1. 8
  1.  

  2. 4

    DeviantArt is the biggest social network for artists. There I follow thousands of very talented artist. The only thing missing is an easy way to download multiple artworks. To fix this I wrote a small python script.

    Disclaimer: All art you download using this script belongs to their rightful owners. Please support them by purchasing their art.

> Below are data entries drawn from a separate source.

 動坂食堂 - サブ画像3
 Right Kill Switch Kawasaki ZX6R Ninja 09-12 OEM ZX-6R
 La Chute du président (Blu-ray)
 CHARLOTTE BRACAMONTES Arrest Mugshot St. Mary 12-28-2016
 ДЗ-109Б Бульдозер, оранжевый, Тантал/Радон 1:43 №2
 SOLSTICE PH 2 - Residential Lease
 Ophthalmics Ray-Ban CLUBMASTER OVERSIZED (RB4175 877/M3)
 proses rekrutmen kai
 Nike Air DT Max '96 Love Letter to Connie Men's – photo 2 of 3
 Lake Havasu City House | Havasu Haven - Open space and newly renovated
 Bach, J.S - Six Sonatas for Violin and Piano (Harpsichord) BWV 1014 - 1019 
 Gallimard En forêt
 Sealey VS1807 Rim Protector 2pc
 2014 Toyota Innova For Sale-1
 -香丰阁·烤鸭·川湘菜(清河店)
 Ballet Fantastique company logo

    What’s the goal of posting something like this here? Or putting it on the internet at all? While I’m sure you (because I assume the poster is also the author) are respecting the rights of the various artists you follow on DeviantArt, and only downloading their works when you have permission, surely releasing and publicising this script will only result in it being used by others who are less scrupulous?

    1. 1

      Any software can be exploited or used maliciously. If somebody what’s to do it he’ll do it regardless with or without this script. My expectations are that there are enough conscious people out there. For them, it can serve for both educational purposes or actually utilizing the script when appropriate.

    2. 1

      Thanks for posting this. I’ve been meaning to look into scraping with a headless browsers for a while.

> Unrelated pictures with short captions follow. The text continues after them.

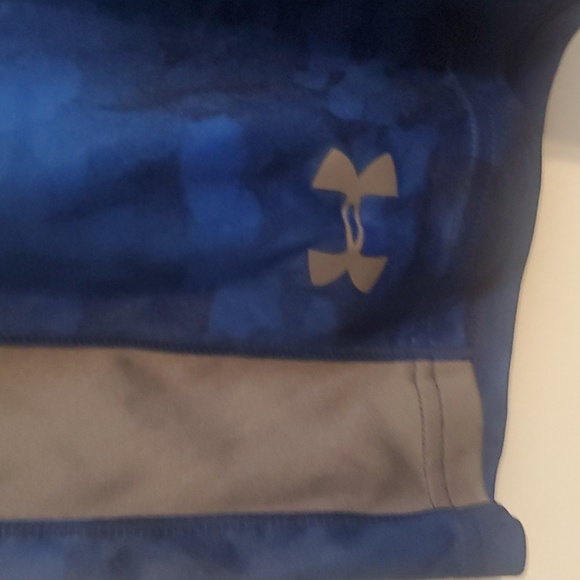 Under Armour shorts - Picture 2 of 5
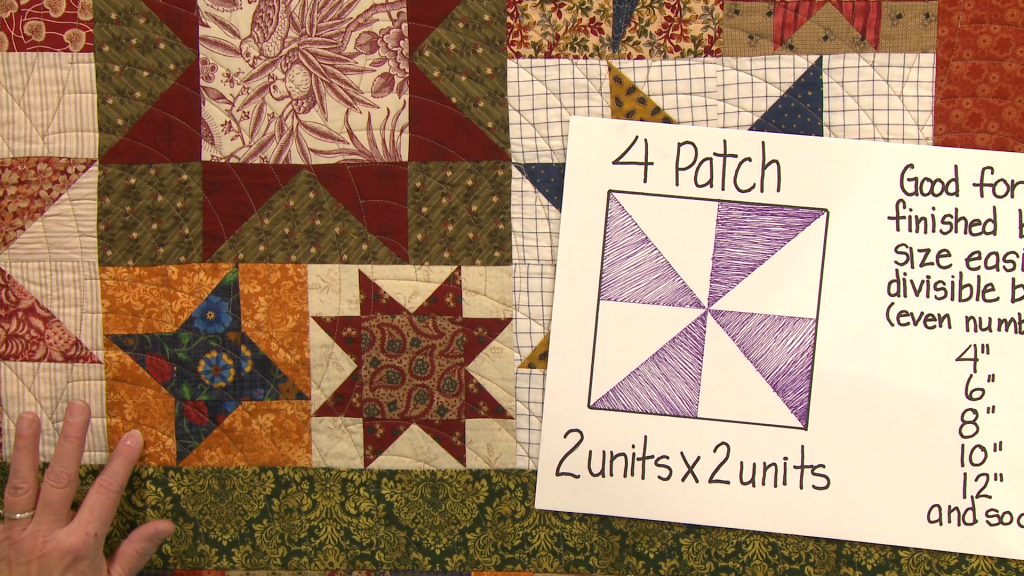 Machine Quilting Tutorial: Techniques And Tips | NQC | Www ...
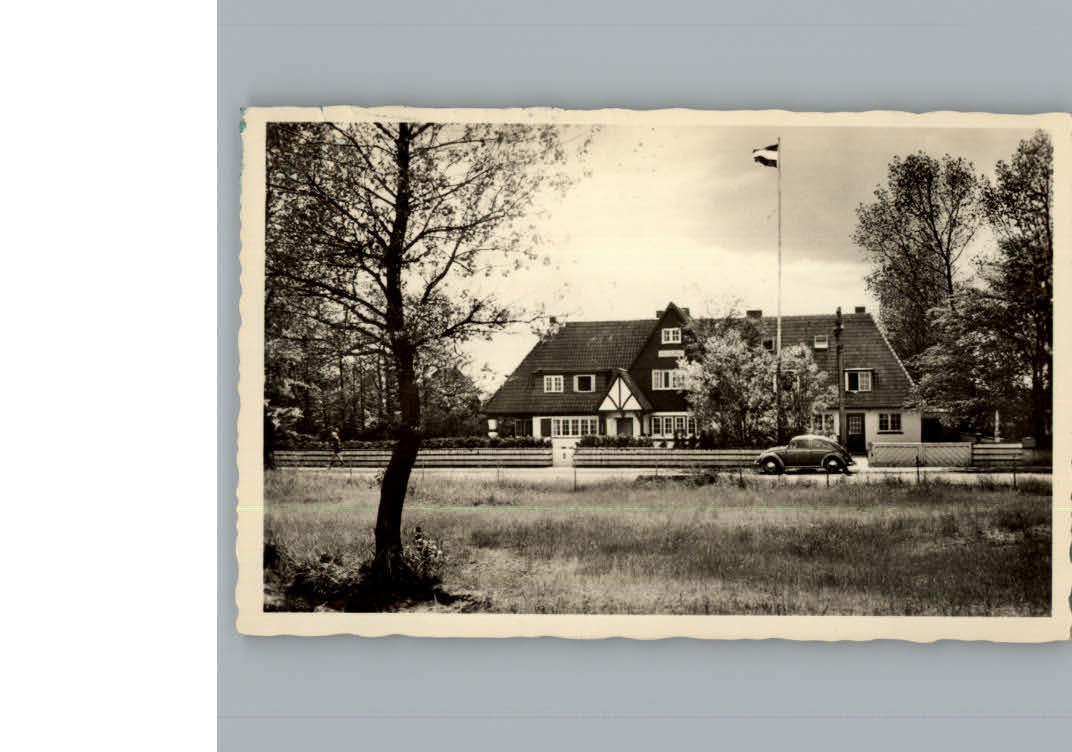 Scharbeutz Ostseebad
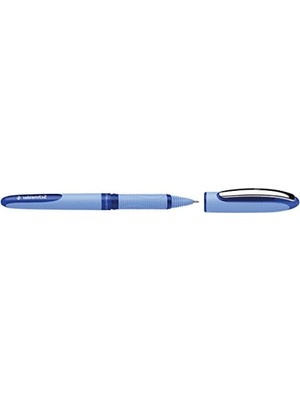 Hakay 0.3 mm Hybrid Rollerball Kalem, Mavi Renk Seçeneği ile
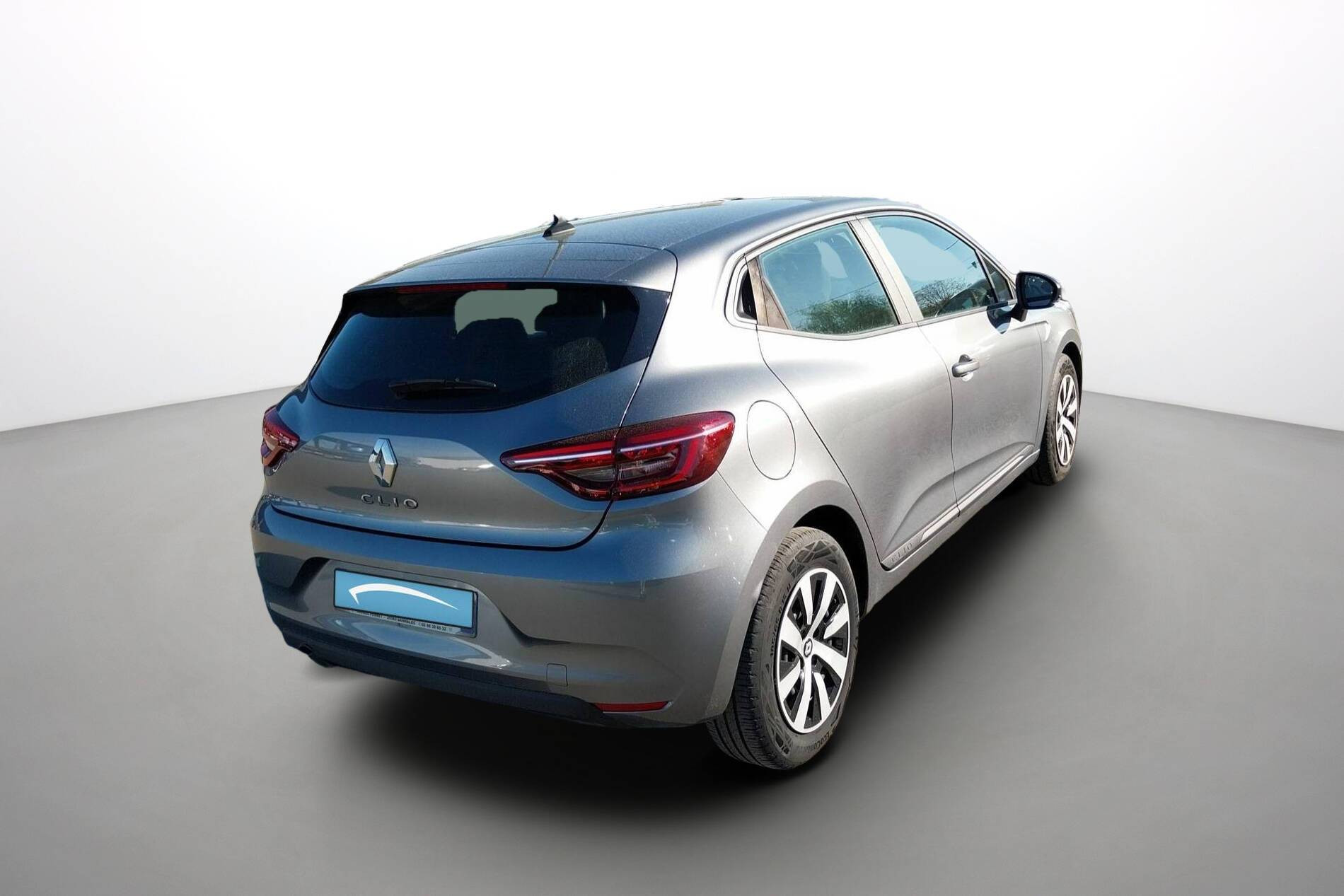 Vente en ligne Renault Clio 5 Clio TCe 90 au prix de 14 230 €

      I noticed a lot of time.sleep around. Is there no way to get a callback (or even polling) instead of this? It doesn’t seem to be used for throttling.

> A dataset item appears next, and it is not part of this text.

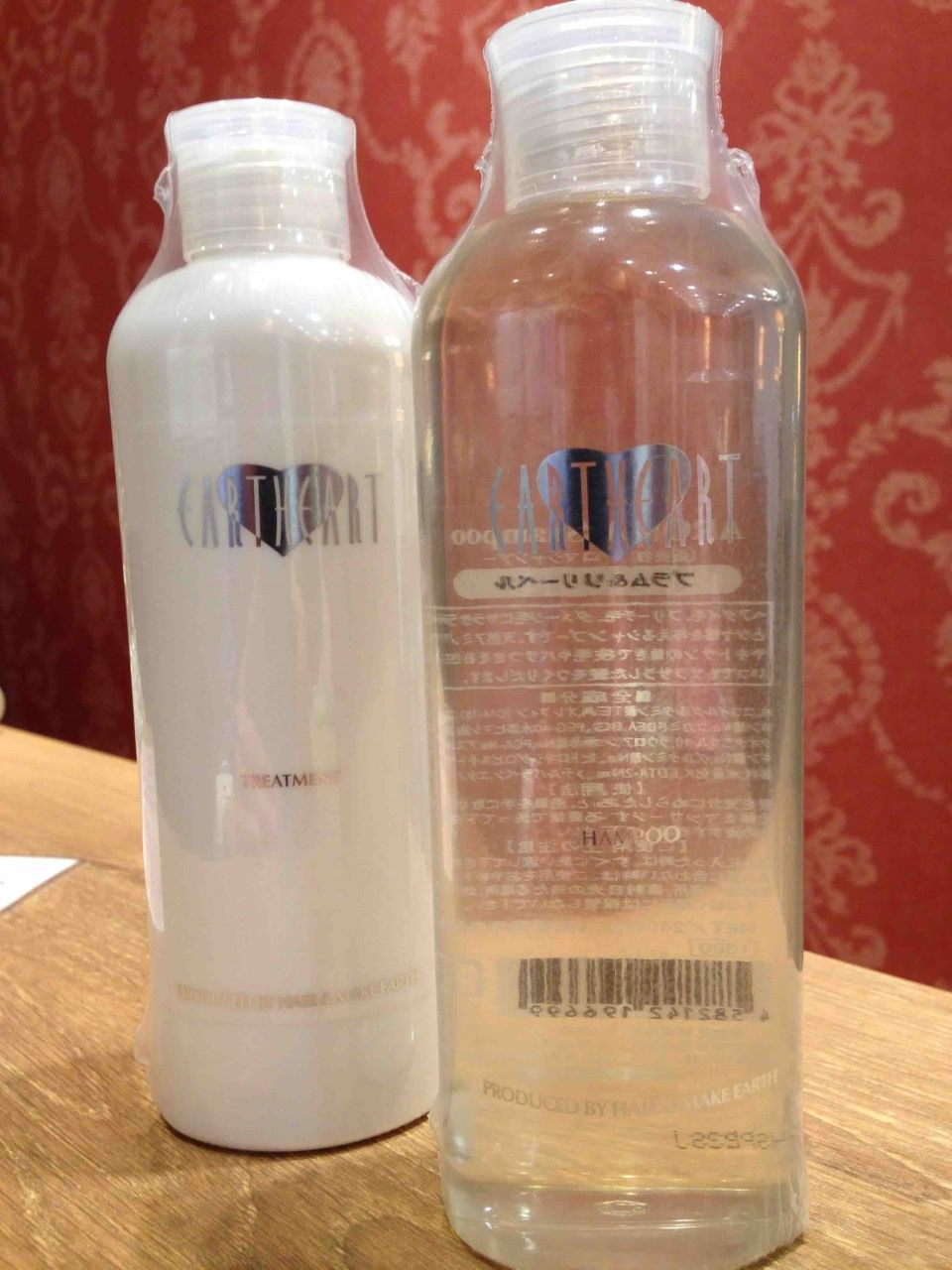 Recent Media Earth天童店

      There’s also quite a few globals around. Is that because of how you setup threads?

      1. 1

        It is indeed used for throttling. Usually, you use selenium because of the elements that are loaded with JS. In most cases, if you don’t give them enough time to load selenium won’t be able to find them. If the page is fully static BeautifulSoup is just HTML parser that will do the job without any need to sleep. This is why you’ll see so often the combo selenium + BeautifulSoup. While you develop this kind of scripts is useful to see what is done by selenium first and then make the whole thing headless.

        There are more globals simply to prevent the need for having to call the same function redundantly and make it return something that doesn’t make much sense.